■ Collected data ■
****

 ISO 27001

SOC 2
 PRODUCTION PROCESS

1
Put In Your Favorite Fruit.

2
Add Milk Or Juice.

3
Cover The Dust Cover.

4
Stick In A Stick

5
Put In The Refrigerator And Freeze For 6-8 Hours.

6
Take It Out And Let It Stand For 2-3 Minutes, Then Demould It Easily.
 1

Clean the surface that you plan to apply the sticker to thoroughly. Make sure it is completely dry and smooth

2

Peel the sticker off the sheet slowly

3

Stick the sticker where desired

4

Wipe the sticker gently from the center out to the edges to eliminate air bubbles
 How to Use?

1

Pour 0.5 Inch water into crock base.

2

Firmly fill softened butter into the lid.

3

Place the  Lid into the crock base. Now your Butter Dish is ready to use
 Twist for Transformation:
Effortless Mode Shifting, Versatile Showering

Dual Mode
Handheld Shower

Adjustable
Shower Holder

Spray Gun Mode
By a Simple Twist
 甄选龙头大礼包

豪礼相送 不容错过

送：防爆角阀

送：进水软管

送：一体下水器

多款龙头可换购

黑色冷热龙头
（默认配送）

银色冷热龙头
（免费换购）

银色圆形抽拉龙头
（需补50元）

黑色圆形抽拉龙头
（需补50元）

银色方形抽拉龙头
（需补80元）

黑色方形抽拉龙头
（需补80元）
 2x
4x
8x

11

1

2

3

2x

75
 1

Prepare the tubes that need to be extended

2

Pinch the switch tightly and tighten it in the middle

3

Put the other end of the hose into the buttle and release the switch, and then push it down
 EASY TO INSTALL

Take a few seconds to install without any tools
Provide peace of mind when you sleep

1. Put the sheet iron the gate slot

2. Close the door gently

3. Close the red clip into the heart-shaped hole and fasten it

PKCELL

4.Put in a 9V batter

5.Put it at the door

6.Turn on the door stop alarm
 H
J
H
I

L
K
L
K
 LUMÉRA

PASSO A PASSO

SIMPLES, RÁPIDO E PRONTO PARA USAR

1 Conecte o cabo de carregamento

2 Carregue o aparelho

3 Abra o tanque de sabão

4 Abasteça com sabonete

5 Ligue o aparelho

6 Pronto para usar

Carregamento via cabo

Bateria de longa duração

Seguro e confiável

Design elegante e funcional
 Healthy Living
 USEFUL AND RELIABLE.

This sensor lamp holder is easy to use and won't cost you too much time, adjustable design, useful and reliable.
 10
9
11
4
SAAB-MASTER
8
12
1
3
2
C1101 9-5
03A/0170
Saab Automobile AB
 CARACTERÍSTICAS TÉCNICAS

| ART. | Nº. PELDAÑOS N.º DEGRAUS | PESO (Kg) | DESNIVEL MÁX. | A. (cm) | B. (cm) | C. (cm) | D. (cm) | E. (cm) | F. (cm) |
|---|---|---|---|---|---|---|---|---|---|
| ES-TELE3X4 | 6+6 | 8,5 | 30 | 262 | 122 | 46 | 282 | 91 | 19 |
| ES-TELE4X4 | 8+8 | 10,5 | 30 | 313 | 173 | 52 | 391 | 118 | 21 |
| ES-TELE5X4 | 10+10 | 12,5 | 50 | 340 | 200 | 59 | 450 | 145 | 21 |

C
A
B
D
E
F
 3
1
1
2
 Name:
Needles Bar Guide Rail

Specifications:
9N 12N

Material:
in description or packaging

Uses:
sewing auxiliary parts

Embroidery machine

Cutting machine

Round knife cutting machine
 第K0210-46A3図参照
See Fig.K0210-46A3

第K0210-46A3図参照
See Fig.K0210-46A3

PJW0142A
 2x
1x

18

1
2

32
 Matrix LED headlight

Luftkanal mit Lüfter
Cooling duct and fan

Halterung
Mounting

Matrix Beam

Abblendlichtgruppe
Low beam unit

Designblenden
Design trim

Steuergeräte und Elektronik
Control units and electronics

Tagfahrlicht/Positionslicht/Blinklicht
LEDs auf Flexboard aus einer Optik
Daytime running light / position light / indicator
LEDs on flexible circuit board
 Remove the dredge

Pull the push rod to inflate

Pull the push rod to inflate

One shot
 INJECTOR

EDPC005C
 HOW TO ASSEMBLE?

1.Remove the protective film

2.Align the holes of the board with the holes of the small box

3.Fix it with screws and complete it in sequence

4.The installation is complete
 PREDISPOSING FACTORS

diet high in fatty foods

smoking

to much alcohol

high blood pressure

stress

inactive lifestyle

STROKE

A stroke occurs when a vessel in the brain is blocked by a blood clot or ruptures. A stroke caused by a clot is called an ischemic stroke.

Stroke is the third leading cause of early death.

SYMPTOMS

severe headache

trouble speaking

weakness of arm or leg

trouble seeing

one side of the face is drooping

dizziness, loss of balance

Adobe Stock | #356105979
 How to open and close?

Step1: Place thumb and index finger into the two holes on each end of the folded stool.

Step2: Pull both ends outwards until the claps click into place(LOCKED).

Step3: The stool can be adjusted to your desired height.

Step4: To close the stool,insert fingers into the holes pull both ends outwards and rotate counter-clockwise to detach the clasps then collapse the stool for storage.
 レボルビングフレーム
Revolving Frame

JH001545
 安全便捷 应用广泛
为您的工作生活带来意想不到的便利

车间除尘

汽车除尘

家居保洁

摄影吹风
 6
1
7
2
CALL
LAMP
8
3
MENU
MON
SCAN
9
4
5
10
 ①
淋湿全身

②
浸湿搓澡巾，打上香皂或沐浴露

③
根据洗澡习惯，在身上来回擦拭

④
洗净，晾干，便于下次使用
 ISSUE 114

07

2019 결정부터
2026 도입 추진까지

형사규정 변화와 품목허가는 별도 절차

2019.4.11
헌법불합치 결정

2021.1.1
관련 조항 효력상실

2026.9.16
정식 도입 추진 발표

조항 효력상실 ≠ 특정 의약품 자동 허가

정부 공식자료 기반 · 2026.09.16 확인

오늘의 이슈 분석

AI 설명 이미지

****

■ WHAT THE TASK REQUIRES ■
Start at the first line of the entries and stop at the line that contains "Take a few seconds". Repeat every line in that span exactly, and nothing beyond it.

■ ANSWER TO THE EXERCISE ■
 ISO 27001

SOC 2
 PRODUCTION PROCESS

1
Put In Your Favorite Fruit.

2
Add Milk Or Juice.

3
Cover The Dust Cover.

4
Stick In A Stick

5
Put In The Refrigerator And Freeze For 6-8 Hours.

6
Take It Out And Let It Stand For 2-3 Minutes, Then Demould It Easily.
 1

Clean the surface that you plan to apply the sticker to thoroughly. Make sure it is completely dry and smooth

2

Peel the sticker off the sheet slowly

3

Stick the sticker where desired

4

Wipe the sticker gently from the center out to the edges to eliminate air bubbles
 How to Use?

1

Pour 0.5 Inch water into crock base.

2

Firmly fill softened butter into the lid.

3

Place the  Lid into the crock base. Now your Butter Dish is ready to use
 Twist for Transformation:
Effortless Mode Shifting, Versatile Showering

Dual Mode
Handheld Shower

Adjustable
Shower Holder

Spray Gun Mode
By a Simple Twist
 甄选龙头大礼包

豪礼相送 不容错过

送：防爆角阀

送：进水软管

送：一体下水器

多款龙头可换购

黑色冷热龙头
（默认配送）

银色冷热龙头
（免费换购）

银色圆形抽拉龙头
（需补50元）

黑色圆形抽拉龙头
（需补50元）

银色方形抽拉龙头
（需补80元）

黑色方形抽拉龙头
（需补80元）
 2x
4x
8x

11

1

2

3

2x

75
 1

Prepare the tubes that need to be extended

2

Pinch the switch tightly and tighten it in the middle

3

Put the other end of the hose into the buttle and release the switch, and then push it down
 EASY TO INSTALL

Take a few seconds to install without any tools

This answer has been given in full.